Wing of a Greater flamingo
Aperture: f/ 6.3
ISO-Sensitivity: ISO 280
Focal length: 600mm
Lens: Sigma 150-600mm F5-6,3 Sports
Camera: Nikon D850
Last autumn I was in the Camargue in the south of France for 2 weeks. Camargue is home to an enormous variety of species and it’s a paradise for every birdwatcher and photographer. The Camargue is especially famous for one kind of birds. In the Camargue live thousands of Greater flamingos. These can be observed almost everywhere.
The water bodies in the Camargue dry out in late summer. As a result, many birds were far away from the paths, in the middle of the nearly empty water bodies. In many places this was too far away to take pictures.
In the Camargue there is a park where the water level is regulated all year round. Therefore, many species move to the ponds of the Parc Ornithologique de Pont de Gau. The birds are also fed with empty rice husks. The flamingos, which live in the wild, use this food source and many of the birds stay at the ponds all year round. A path has been built around the pond and the flamingos can be observed and photographed from only a few metres. They have become accustomed to people and show practically no shyness anymore.
While at first, I had devoted myself to taking portraits of the flamingos, I gradually realized that this would not work out so well. I was not the only photographer who was in the park that night and I realized that the standard portrait had probably been shot thousands of times. So, I tried to capture some more unique details and behaviour.
Every couple of minutes, more flamingos landed at the pond. Other birds, on the other hand, took off and were probably already heading for their sleeping place. So, I tried to photograph the flamingos in flight. Because the flamingos have a very long and thin body, I could not find any composition that did not make the birds look awkward. I also tried to capture the birds with longer exposure times to show some motion. But the same problem occurred here, too. In addition, the background was not very nice and so I abandoned the idea of a photo of the flamingo in flight.
I noticed that when a group of flamingos were about to land, the flamingos on the ground spread their wings. In doing so, the flamingos showed their strongly red coloured wings, which are framed by dark hand and arm wings. The problem was that I never knew which flamingo would spread its wings. The flamingos showed this behaviour quite often, but they only spread their wings for a few seconds. The autofocus of my Sigma 150-600 Sport was just too slow to focus on the wings in time.

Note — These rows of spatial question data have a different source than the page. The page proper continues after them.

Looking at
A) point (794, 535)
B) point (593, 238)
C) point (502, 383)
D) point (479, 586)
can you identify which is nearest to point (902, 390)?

So, I lowered the camera for a few minutes to see if the wing spread could be predicted. Although I couldn't see any specific behaviour that could tell me which Flamingo would spread its wings, the short pause seemed to help me a bit anyways. The few milliseconds I could detect the behaviour earlier was enough and the autofocus had enough time to focus. After some more failed attempts I finally had a sharp picture of the wings.